Si la stylistique de Pollet ne convient pas toujours très bien aux sujets parfois traités, une œuvre comme Pour Mémoire – sur une forge qui va bientôt fermer – est un essai bien supérieur à la plupart des
documentaires qui sortent de nos jours en salles… Peut-être parce que le tournage dans cette usine datant de 1876 dura près d’un an : en se rendant chaque jour sur place afin d’être au plus près des gestes et des
rythmes ancestraux des fondeurs, bientôt voués à disparaître avec leur artisanat.
Jour après jour, œuvre posthume, s’envisage moins comme un testament que comme « un film de moins » : tour de force assez impressionnant pour un film entièrement composé de photographies,
exception faite de son prologue, possibles dernières images de Pollet de son vivant. Toutes les photos filmées par Jean-Paul Fargier sur ce dernier opus ont été prises « jour après jour » par le cinéaste lui- même, autour de son dernier espace de vie : Pollet fut renversé par un train en 1989 sur un tournage qu’il effectuait juste derrière sa maison, et ce grave accident dans un premier temps le diminuera, avant de le laisser handicapé à vie.

Activité → Citez mot pour mot, s'il vous plaît, le passage de l'extrait sur Pollet qui commence aux mots « Si la stylistique » et s'arrête après « avec leur artisanat. ».

Section des données →
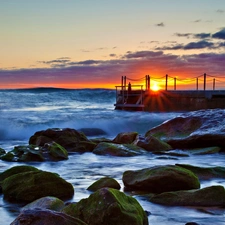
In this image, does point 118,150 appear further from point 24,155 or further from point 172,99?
point 172,99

Réponse attendue →
Si la stylistique de Pollet ne convient pas toujours très bien aux sujets parfois traités, une œuvre comme Pour Mémoire – sur une forge qui va bientôt fermer – est un essai bien supérieur à la plupart des
documentaires qui sortent de nos jours en salles… Peut-être parce que le tournage dans cette usine datant de 1876 dura près d’un an : en se rendant chaque jour sur place afin d’être au plus près des gestes et des
rythmes ancestraux des fondeurs, bientôt voués à disparaître avec leur artisanat.